The cooking time for grilled seabream varies according to the size of the fish. For medium-sized farmed fish you can set a total cooking time of 20-25 minutes. The larger specimens, on the other hand, require longer times (even 40 or 50 minutes). Obviously, these are only general indications.
If this is the first time you try this preparation, you can get an idea of the doneness by inserting a probe thermometer (see my favorite) at the point where the meat is thickest. The sea bream is cooked when it has reached a core temperature of about 60-65 ° C.
If you don’t have a probe thermometer you can make a small incision in the fish and observe the central bone. The meats adhering to the spine should appear white and not bloody.
Finally, another way to check the doneness is to grab the dorsal fin and pull lightly. When the fish is cooked it will come off very easily, pulling all the bones of the dorsal area with it.
Over time you will learn to understand the right degree of cooking just by observing the fish. Here are some tissue changes you should learn to observe:
- The first thing that changes in fish is the eyes which, when cooked, become whitish.
- As the cooking continues inside the fish, it is possible to notice how the flesh visible in the ventral area from translucent tends to become whitish. If you are cooking caught fish (which becomes stringy more easily if overcooked) pay close attention as you are close to optimal cooking.
- Another signal is the fluids that the fish releases in the ventral area. If you see them boiling you have reached the end of the line.
- Also, observe the skin: if you see it rising and falling (as if it had bubbles inside) it means that the subcutaneous liquids are boiling and the fish is almost certainly cooked.
What to combine
I usually serve large fish accompanied by a few slices of lemon and with an emulsion of oil, garlic, and parsley with which to flavor the meat.
I generally serve large sea bream only accompanied by a few slices of lemon and an emulsion of oil, garlic, and aromatic herbs. If, on the other hand, I have cooked smaller specimens, a side dish becomes a must. If you have time, you can try your hand at preparing flavored duchess potatoes. Otherwise, a couple of boiled potatoes or a mixed salad with rocket and cherry tomatoes are a side dish that goes universally with any grilled fish.
The printable recipe
Grilled sea bream
- 2 medium-sized sea bream
- 1 clove of garlic
- extra virgin olive oil to taste
- chopped parsley to taste
- aromatic herbs to taste
Gut the sea bream and dry them very well. Do not remove the scales or the dorsal fins. Flavor the belly with a clove of garlic and a sprinkling of aromatic herbs.

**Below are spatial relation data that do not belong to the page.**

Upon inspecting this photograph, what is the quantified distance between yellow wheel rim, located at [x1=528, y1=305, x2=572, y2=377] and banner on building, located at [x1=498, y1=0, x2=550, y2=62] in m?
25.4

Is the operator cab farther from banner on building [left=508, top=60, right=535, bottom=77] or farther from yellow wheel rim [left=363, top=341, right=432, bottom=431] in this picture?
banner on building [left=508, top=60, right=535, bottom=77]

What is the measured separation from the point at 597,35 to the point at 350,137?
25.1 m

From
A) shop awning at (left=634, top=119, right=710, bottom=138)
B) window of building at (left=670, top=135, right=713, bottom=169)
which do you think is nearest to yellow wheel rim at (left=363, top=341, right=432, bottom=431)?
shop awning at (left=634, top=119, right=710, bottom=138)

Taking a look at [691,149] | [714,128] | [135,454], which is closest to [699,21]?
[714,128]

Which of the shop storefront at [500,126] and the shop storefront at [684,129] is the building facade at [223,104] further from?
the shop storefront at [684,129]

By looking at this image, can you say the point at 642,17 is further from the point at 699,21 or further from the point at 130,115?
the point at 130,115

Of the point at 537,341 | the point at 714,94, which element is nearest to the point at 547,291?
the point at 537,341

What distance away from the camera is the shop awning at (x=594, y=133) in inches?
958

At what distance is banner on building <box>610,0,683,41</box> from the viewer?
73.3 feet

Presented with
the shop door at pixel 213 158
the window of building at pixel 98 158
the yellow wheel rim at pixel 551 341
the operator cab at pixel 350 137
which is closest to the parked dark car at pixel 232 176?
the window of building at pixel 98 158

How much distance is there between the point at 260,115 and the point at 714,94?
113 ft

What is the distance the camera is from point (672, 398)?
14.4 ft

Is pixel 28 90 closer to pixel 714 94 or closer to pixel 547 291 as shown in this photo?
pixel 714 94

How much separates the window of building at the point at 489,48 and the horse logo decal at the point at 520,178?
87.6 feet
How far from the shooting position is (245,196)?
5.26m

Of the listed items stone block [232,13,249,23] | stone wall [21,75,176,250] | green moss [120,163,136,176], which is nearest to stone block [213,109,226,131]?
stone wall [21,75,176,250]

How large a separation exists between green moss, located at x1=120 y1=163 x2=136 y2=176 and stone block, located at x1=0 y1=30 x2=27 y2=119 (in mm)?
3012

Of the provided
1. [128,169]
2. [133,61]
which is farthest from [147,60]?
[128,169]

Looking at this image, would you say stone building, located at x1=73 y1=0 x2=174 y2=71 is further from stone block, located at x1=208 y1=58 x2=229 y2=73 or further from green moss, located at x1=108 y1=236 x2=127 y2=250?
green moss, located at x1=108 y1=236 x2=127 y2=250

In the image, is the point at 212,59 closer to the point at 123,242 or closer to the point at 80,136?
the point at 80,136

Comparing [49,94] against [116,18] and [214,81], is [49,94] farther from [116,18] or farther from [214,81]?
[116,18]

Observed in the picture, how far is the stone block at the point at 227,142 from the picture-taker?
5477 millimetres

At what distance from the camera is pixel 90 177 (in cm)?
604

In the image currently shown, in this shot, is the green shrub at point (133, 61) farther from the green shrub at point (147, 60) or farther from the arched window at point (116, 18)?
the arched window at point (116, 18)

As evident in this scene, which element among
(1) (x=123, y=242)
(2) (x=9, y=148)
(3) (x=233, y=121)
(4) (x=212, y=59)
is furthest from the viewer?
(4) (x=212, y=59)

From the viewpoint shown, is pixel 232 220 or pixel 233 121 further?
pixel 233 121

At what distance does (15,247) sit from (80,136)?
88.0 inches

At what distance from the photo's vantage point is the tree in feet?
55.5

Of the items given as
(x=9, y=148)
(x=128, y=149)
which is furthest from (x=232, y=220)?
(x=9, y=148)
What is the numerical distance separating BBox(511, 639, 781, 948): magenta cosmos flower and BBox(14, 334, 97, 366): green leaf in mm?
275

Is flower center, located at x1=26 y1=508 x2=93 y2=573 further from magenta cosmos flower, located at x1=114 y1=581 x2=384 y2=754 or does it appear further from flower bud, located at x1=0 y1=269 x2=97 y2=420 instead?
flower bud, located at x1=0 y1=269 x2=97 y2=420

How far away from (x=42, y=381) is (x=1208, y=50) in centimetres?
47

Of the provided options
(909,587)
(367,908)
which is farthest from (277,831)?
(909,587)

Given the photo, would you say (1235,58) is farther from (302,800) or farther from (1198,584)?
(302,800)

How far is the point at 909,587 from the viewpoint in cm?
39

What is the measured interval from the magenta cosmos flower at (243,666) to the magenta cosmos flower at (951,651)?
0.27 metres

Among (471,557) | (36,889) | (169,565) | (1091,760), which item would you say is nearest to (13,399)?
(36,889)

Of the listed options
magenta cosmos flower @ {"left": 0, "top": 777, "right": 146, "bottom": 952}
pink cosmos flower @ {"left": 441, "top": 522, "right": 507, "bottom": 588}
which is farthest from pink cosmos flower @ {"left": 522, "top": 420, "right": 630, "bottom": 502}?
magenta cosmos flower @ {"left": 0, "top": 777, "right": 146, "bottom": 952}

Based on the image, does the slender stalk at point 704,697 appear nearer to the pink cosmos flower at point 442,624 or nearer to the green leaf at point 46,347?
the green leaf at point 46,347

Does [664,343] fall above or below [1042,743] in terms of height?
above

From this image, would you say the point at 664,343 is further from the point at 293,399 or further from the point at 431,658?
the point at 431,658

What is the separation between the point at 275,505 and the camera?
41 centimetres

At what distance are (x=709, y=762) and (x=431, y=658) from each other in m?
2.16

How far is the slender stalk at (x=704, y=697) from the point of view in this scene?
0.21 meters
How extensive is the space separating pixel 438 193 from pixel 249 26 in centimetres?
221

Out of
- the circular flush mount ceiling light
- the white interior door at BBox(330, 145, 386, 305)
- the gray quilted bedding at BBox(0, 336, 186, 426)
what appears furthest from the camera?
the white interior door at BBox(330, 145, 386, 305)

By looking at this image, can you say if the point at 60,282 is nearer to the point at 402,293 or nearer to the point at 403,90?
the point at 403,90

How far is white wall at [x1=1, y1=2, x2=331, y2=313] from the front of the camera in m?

Bring the barbecue or cast iron plate to temperature. If you use a barbecue, set it for indirect cooking with a temperature on the lid of about 200°C.
Arrange the fish on the hot grill (or plate) parallel to the metal rods.
Cook for about 10-15 minutes per side, turning the sea bream once.
Serve and serve accompanied with an emulsion of oil, garlic, and chopped parsley. Enjoy your meal!